My term ended. I rode and rode upon my horse in a delirious frenzy, losing my entire soldier’s pay on drinks and late night poker games. I soon found myself travelling on foot, shooting to stay alive and looting those I vanquished in order to live another day. I regretted every act of unjustified violence I committed, so much so that the time came when I couldn’t look at my gun anymore without wanting to wretch. I threw my weapon in a lake and stumbled west, following the sunsets to my home, the only place in the world where I felt truly safe.
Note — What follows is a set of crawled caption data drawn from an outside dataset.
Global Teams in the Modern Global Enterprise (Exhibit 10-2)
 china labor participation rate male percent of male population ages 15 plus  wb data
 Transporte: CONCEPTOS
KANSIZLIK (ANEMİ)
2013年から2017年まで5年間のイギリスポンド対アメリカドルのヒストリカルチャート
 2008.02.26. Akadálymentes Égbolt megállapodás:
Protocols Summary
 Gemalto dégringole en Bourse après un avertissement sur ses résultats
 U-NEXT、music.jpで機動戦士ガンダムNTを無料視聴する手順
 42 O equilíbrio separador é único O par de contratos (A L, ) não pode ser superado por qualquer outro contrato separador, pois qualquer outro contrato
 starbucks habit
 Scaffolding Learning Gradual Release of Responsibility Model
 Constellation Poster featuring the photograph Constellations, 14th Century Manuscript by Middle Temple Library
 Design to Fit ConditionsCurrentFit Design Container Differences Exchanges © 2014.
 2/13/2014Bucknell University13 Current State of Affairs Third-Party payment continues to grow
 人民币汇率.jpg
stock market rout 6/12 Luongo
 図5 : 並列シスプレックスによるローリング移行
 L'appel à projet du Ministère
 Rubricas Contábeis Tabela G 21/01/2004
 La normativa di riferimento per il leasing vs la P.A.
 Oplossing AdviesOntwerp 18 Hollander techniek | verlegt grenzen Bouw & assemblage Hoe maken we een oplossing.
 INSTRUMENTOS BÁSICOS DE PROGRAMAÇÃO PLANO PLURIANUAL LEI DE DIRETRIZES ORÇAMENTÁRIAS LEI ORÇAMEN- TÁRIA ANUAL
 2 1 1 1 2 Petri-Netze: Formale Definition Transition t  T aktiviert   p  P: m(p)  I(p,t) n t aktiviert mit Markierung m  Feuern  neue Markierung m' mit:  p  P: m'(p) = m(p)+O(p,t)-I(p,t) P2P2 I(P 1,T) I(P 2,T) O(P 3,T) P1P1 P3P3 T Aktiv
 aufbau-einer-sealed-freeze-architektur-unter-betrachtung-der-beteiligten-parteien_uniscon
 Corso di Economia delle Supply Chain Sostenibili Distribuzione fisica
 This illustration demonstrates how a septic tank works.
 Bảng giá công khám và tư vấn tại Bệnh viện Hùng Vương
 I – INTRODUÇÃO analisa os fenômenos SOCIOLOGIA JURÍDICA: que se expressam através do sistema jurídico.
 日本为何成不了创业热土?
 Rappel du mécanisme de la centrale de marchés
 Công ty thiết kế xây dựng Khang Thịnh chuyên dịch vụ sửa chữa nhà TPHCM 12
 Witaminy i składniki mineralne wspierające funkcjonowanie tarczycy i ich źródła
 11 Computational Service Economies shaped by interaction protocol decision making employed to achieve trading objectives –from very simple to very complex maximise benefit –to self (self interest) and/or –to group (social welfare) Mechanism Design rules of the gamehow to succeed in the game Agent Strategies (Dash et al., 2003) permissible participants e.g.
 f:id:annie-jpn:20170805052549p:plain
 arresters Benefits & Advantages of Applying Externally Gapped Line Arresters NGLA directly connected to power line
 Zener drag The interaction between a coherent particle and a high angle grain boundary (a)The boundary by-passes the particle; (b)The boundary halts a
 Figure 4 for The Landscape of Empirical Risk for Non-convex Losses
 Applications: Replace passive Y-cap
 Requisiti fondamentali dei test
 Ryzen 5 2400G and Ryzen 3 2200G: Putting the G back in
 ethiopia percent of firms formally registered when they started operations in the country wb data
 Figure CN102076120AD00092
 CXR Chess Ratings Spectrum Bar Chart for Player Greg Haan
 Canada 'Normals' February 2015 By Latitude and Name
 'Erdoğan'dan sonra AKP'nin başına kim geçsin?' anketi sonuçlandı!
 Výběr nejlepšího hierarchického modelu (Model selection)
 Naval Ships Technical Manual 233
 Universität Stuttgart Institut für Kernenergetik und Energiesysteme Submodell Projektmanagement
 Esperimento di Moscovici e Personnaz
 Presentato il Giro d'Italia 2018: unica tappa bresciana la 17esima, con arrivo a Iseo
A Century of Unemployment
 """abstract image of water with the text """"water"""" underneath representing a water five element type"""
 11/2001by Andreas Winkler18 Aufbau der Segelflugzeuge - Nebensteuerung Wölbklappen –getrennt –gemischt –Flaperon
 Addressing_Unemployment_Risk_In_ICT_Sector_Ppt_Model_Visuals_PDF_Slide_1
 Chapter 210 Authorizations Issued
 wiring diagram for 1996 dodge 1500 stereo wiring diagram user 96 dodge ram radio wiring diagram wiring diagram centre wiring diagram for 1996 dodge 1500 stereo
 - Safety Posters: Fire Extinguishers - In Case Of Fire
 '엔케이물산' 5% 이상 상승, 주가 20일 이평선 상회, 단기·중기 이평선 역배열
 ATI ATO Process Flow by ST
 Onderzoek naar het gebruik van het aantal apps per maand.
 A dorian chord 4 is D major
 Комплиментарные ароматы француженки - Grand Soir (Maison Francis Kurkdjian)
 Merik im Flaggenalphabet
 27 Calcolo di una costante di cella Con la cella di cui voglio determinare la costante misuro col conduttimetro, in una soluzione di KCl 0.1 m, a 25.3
My treasured hometown had become a lonely desolation of pain as I remembered what it used to be. I could think of nothing else but to see my friends and family. Yet the windows of their houses were dark because all the young men I knew had long died away and the elders had not the eyes to recognize my return. After all I had done and endured, from the fighting and killing to the loneliness and near starvation, nobody cared. I had been forgotten by my own people. In the dark, shapes grew more contorted through the window-like panes of the glass whiskey bottle in my hand that I had emptied rather fast. Alone, exhausted, malnourished and afraid of what I had become, I stumbled and fell forward into the powdery dust of the earth at my feet, losing all feeling before my face struck the ground. I dreamed of golden memories, once upon a time ago.

I thought I had gone back through time when, suddenly, I was awakened. I looked up to see, among the many shining stars, the girl for whom I fought the war. There were moonbeams in her eyes and a finger to her lips, and her long brown hair fell down around my aching head in dark, sheltering curtains. She wiped my forehead with a cold cloth and said not a word, but she hummed the sweetest lullaby that I had ever heard. At that moment thoughts returned to me and I understood how lonesome she must have felt, living in a sea of dense, ignorant souls who would give her neither help nor consolation. She had mourned my supposed death for three long years, which must have hurt so much and made her hopes faint, for without friends to be around, the world will turn to sadness all too quickly. In leaving to fight for her, I had abandoned her to fight battles of her own in isolation. Of course I could be ever-kind and make better future days but, alas, the time taken by my sins had caused her so much pain that all the purple flowers in the world could never change the time we lost. Lying in her arms that night, I prayed that I would stay to make amends with my dear friend and not slowly drift away to die a lonely, icy death in a land where hearts are led astray.